» **WHAT YOU SHOULD DO**: Give the items, starting with their first line and going on through the line that contains "34L78 36L87 42H94L96", as a Markdown table with the columns Row and Line. Put each line's number under Row and the line under Line, and leave out blank lines.

☆ ☆ ☆ ☆ ☆ ☆ ☆

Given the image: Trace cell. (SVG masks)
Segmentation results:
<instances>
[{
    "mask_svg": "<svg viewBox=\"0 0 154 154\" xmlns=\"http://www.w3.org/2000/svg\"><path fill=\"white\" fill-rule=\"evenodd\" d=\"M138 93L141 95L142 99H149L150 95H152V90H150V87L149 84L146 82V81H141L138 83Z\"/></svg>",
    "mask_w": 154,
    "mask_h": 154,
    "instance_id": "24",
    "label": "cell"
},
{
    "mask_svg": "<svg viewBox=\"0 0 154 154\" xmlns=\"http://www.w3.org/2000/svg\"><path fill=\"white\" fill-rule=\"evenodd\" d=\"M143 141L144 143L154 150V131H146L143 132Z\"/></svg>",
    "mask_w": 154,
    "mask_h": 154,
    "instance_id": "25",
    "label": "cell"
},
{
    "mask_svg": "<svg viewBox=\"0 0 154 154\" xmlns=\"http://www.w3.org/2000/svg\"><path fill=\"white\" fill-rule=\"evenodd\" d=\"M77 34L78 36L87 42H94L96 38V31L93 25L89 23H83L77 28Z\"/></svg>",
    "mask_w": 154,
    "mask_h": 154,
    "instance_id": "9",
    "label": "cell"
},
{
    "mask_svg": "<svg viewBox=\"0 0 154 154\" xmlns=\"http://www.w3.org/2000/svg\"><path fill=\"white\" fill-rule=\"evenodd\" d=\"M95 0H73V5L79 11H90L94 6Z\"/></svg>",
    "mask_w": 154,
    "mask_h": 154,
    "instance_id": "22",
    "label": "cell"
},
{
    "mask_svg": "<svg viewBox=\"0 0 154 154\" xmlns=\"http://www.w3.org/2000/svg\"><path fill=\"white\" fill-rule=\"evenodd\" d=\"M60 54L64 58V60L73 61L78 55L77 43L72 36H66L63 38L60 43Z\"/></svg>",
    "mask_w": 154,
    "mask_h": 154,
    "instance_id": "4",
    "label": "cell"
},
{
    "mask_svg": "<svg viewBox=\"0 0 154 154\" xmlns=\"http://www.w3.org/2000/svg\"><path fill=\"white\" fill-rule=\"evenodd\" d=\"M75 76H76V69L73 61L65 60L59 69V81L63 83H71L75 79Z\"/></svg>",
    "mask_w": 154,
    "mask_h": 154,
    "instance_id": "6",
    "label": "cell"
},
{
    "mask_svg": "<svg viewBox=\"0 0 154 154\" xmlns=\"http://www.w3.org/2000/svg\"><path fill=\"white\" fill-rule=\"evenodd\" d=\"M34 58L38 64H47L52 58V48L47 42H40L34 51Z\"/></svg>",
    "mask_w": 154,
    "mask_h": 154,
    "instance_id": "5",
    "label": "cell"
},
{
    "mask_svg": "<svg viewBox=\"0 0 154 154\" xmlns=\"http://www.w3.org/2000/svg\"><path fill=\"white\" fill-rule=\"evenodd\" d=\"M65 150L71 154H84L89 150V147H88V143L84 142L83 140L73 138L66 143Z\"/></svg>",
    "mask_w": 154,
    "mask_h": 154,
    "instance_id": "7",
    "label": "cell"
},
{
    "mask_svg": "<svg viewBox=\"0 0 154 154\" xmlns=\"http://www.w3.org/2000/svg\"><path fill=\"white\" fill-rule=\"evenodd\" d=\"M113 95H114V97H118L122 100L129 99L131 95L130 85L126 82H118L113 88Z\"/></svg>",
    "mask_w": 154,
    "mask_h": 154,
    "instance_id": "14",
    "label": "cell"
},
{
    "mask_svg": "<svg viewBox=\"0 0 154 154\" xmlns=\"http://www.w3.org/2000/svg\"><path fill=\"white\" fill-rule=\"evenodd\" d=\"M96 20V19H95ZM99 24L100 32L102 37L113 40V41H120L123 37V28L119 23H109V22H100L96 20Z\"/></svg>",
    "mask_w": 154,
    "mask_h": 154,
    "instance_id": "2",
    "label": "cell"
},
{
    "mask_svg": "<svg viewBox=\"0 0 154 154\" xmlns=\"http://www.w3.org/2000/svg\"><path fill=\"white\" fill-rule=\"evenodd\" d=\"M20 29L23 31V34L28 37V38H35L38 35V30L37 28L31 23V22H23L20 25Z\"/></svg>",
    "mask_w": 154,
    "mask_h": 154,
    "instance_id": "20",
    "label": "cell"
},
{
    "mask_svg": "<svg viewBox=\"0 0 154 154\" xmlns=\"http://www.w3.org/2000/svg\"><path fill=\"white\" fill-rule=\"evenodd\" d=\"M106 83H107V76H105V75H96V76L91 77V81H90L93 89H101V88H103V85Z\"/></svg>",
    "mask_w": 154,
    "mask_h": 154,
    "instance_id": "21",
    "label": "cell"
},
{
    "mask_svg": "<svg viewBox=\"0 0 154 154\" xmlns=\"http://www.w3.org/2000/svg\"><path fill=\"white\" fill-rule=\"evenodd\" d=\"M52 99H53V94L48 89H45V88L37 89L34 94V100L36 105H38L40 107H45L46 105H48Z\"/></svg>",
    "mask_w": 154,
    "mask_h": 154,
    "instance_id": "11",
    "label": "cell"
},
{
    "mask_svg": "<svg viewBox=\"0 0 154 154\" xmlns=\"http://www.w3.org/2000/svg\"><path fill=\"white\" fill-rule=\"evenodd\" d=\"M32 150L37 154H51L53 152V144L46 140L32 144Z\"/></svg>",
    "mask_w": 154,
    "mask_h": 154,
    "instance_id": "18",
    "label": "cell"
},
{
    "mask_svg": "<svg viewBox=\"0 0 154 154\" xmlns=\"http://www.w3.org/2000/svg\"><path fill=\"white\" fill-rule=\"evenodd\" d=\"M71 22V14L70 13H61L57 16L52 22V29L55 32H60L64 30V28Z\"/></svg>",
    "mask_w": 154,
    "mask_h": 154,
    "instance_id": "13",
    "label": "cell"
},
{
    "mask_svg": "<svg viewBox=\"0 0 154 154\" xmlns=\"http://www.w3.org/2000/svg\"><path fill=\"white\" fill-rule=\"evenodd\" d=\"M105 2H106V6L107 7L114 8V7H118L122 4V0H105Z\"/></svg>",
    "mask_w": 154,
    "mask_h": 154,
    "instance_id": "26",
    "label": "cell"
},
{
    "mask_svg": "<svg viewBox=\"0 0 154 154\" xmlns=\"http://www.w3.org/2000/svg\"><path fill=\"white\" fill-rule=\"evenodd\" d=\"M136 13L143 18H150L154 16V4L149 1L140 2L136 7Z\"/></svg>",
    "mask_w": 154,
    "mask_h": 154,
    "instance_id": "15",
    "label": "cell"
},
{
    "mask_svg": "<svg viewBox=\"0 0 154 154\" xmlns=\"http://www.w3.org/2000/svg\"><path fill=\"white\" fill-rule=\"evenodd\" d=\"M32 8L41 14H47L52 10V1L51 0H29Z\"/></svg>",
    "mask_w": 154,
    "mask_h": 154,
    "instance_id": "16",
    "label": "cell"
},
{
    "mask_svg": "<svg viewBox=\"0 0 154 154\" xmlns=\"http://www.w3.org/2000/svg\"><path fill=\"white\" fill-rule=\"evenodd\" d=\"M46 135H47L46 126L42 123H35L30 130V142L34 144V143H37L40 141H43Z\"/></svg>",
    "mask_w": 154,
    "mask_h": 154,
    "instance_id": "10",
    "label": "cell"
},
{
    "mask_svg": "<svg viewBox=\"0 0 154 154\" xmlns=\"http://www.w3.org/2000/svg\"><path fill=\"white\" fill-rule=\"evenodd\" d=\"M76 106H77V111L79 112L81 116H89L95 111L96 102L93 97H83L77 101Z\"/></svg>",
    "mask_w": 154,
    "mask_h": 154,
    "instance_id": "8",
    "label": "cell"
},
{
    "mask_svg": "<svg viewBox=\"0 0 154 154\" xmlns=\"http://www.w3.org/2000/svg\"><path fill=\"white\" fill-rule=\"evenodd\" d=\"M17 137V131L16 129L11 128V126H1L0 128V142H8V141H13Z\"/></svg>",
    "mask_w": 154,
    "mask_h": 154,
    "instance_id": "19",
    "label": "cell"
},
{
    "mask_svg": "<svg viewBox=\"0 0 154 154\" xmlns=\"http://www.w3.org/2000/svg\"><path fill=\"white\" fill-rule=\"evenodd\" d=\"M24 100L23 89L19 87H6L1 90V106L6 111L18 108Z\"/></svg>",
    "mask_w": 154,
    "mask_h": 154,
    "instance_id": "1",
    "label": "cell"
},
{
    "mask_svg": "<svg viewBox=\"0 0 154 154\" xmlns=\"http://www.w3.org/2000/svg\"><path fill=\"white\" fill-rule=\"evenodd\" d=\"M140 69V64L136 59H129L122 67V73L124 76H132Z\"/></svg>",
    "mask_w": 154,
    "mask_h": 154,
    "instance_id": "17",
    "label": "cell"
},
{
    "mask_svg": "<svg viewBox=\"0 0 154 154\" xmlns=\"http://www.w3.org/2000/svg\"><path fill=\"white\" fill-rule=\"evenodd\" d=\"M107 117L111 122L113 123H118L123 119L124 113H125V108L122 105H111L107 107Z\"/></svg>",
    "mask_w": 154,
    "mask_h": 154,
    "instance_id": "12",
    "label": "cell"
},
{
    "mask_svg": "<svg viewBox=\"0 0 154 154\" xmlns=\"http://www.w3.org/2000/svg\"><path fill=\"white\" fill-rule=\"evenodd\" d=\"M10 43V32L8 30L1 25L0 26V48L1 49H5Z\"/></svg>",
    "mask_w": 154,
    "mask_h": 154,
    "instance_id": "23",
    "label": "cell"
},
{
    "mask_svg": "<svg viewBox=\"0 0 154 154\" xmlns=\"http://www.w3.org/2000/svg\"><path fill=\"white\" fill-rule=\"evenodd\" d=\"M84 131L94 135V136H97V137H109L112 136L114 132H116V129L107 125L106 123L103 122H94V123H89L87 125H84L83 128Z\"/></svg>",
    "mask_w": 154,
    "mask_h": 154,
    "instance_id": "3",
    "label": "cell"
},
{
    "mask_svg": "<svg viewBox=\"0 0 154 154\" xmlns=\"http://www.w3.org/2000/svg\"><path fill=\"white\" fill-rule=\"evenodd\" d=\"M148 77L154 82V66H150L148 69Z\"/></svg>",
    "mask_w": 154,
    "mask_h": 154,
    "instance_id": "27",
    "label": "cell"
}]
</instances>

☆ ☆ ☆ ☆ ☆ ☆ ☆

» **FULL ANSWER**:
| Row | Line |
|---|---|
| 1 | Given the image: Trace cell. (SVG masks) |
| 2 | Segmentation results: |
| 3 | <instances> |
| 4 | [{ |
| 5 |     "mask_svg": "<svg viewBox=\"0 0 154 154\" xmlns=\"http://www.w3.org/2000/svg\"><path fill=\"white\" fill-rule=\"evenodd\" d=\"M138 93L141 95L142 99H149L150 95H152V90H150V87L149 84L146 82V81H141L138 83Z\"/></svg>", |
| 6 |     "mask_w": 154, |
| 7 |     "mask_h": 154, |
| 8 |     "instance_id": "24", |
| 9 |     "label": "cell" |
| 10 | }, |
| 11 | { |
| 12 |     "mask_svg": "<svg viewBox=\"0 0 154 154\" xmlns=\"http://www.w3.org/2000/svg\"><path fill=\"white\" fill-rule=\"evenodd\" d=\"M143 141L144 143L154 150V131H146L143 132Z\"/></svg>", |
| 13 |     "mask_w": 154, |
| 14 |     "mask_h": 154, |
| 15 |     "instance_id": "25", |
| 16 |     "label": "cell" |
| 17 | }, |
| 18 | { |
| 19 |     "mask_svg": "<svg viewBox=\"0 0 154 154\" xmlns=\"http://www.w3.org/2000/svg\"><path fill=\"white\" fill-rule=\"evenodd\" d=\"M77 34L78 36L87 42H94L96 38V31L93 25L89 23H83L77 28Z\"/></svg>", |